A question was asked during the discussion period about who has the responsibility for stewarding data and how that stewardship should be accomplished, especially given cases where data were available but then were withdrawn. Stokes noted in response that one depository for genomes is privately owned and that the owner of the repository could “just turn off the switch, and all of that disappears. That seems a tremendous vulnerability.” Besides establishing websites that mirror data, Donnelly urged that a mechanism be established for explaining why data were removed from public access, whether for correction or some other reason.
Stokes also observed that single answers about stewardship are not possible, in part because different groups have different interests in data availability. A better option than designating a single group as a gatekeeper would be principles that govern stewardship. In that way, organizations specifically interested in enabling research would be responsible for data stewardship while providing access to anyone with a good research question.
Issues of stewardship also arise in protecting the privacy of people with health information in a database. Standards regarding the amount of privacy needed vary by the type of data being considered, from the medical records gathered by health care providers to sample survey data to other types of data, and deciding on the level of protection needed is “very difficult,” said Stokes. For example, the GDPR requires that privacy protections make it not reasonably likely that someone could re-identify a person from the available data, but there is no empirical test of this standard. “You will know when you have it wrong because someone will break it.” People have to err on the side of caution while making judgments about what is necessary, he said.
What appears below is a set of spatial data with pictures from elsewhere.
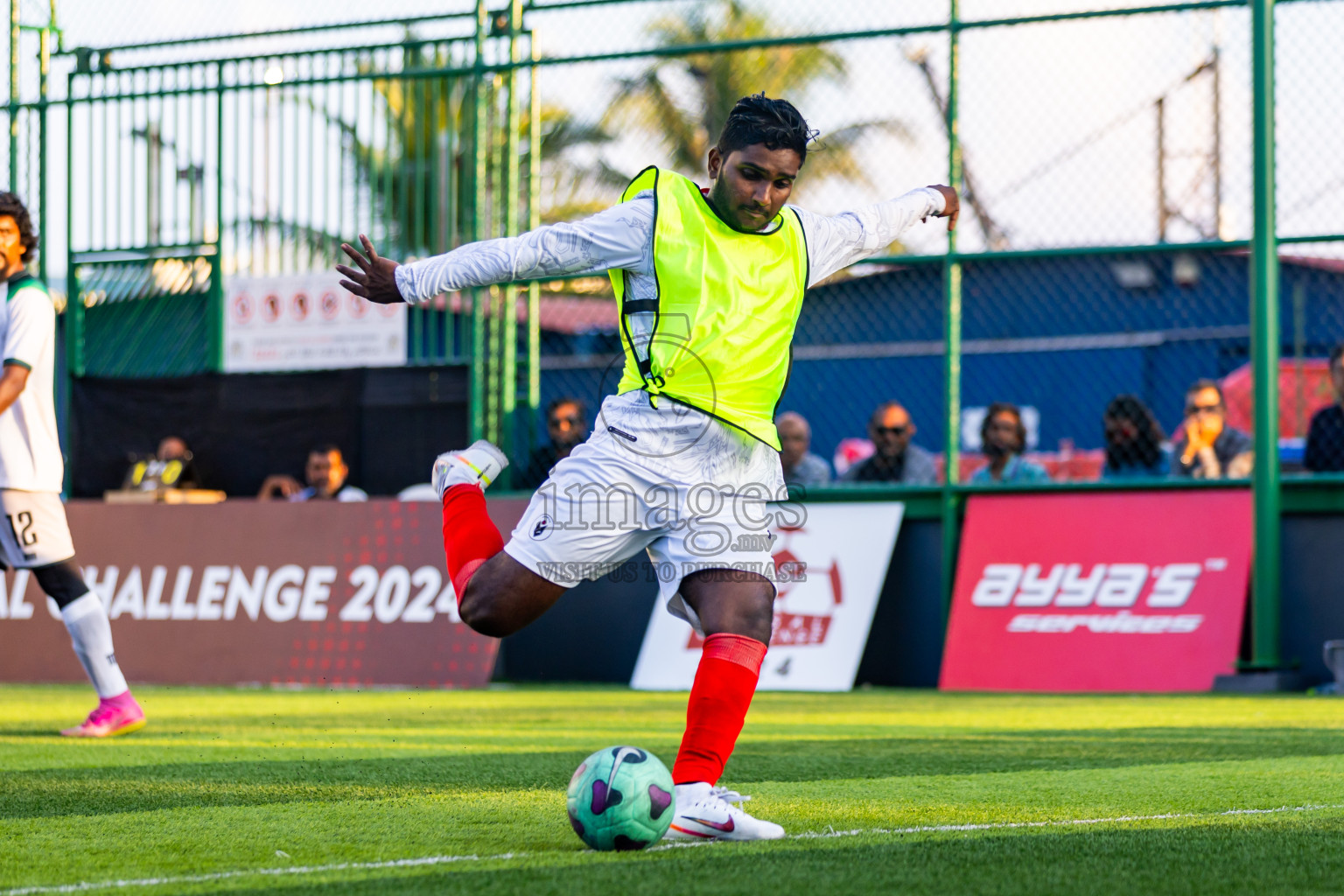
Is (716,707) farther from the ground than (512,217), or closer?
closer

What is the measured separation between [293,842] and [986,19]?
8.56m

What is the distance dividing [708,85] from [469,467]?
66.8ft

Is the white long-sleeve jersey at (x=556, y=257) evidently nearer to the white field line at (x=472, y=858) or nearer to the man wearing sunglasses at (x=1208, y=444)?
the white field line at (x=472, y=858)

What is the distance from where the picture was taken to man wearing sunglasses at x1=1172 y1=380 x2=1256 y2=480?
1079cm

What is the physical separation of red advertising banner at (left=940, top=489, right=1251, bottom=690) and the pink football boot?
17.2ft

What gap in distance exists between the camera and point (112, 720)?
7.40 metres

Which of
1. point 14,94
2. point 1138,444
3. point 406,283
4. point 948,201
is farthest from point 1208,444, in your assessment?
point 14,94

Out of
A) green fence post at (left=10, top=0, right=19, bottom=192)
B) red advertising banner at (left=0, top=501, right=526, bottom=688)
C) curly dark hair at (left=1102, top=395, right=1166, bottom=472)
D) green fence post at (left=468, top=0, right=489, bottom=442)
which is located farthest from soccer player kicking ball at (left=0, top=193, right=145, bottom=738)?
green fence post at (left=10, top=0, right=19, bottom=192)

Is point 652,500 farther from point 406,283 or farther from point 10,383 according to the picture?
point 10,383

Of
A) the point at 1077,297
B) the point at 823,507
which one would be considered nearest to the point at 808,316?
the point at 1077,297

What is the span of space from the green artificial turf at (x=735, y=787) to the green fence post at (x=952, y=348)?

A related issue is how long data must be kept private—in other words, when do they become the “patrimony of humanity”? When people die, they stop having the same privacy protections in law, Stokes responded, “but that doesn’t mean you want to make [the data] freely available.” In the United Kingdom, for instance, census data are released after 100 years. This question will come up with increasing frequency as more historically important datasets become available, Stokes predicted. It also may need to be revisited in light of data that have implications for someone’s children or grandchildren.
Finally, a question was asked about how the COVID-19 pandemic changed the ways in which data are handled. Donnelly emphasized the importance of “not just doing the right thing but [also] being seen to do the right thing.” Data privacy systems need to build trust so that people are willing to participate in the systems established to respond to a pandemic. One way Donnelly has done this in her work has been to involve advisory panels that include not just academics but also community members who can see and understand the processes involved in gathering and protecting data and provide input to these processes.
Stokes agreed, pointing out that the law in the United Kingdom gives authorities the right to release some kinds of data if they judge that such a release would serve the public interest. In addition, emergency legislation during the pandemic made some forms of data available, though these provisions have expired, and data protections have moved to a different legal basis. Nevertheless, Stokes concluded, during the COVID-19 pandemic “we made, worldwide, huge advances in the access to data, the timeliness of access to data, and the timeliness of publishing research. Those are legacy gains that came from a terrible situation that we need to collectively bank and not go back to where we were.”
Are de-identified health data the “patrimony of humanity”? If so, when does this happen?
Are common standards needed for sharing health data?
Is there a moral and ethical imperative for sharing health data?